Two African American Professors Receive the National Medal of Arts

Earlier this week President Obama awarded the National Medal of Arts to seven individuals. Three of the winners were African Americans and two of the Black winners have ties to the academic world.

Rita Dove, the Commonwealth Professor of Poetry at the University of Virginia, was awarded “for her contributions as an American poet and author. Ms. Dove creates works that are equal parts beauty, lyricism, critique, and politics. Ms. Dove has worked to create popular interest in the literary arts, serving as the United States’ youngest Poet Laureate and advocating on behalf of the diversity and vitality of American poetry and literature.”

Professor Dove is a summa cum laude graduate of the Miami University and holds a master of fine arts degree from University of Iowa.

Andre Watts is a professor of piano and holds the Jack I. and Dora B. Hamlin Endowed Chair in Music at Indiana University.
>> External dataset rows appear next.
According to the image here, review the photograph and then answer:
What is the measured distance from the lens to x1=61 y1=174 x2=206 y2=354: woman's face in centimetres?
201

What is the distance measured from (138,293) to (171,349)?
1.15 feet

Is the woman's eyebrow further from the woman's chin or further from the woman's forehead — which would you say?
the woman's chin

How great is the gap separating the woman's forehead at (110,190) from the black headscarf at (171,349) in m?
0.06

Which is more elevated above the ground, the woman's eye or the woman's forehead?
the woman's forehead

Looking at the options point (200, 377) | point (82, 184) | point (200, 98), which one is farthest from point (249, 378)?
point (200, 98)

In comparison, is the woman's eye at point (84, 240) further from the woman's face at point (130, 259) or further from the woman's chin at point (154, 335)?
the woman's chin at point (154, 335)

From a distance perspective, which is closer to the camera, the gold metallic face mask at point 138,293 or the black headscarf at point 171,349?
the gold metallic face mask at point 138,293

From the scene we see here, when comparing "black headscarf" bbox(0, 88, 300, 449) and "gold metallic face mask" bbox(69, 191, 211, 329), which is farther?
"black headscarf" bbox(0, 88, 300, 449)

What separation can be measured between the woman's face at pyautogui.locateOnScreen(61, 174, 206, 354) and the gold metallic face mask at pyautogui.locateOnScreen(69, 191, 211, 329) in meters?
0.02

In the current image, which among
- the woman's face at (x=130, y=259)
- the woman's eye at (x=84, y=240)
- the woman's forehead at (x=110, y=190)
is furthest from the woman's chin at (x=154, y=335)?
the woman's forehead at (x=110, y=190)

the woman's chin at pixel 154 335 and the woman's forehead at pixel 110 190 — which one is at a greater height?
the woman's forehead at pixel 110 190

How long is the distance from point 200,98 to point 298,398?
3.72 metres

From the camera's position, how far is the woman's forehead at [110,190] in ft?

He was honored “for his contributions as an American pianist and teacher.  Having debuted with Leonard Bernstein and the New York Philharmonic at the age of 16, Mr. Watts has been a perennial favorite with the most celebrated orchestras and conductors around the world. His superb technique and passionate intensity have been the hallmarks of a 45-year career of recitals, broadcasts, and recordings that have broadly shared his interpretations of an extensive repertory from Mozart through Rachmaninoff.”

When he was 26 years old, Watts received an honorary degree from Yale University, the youngest person to be so honored by the university.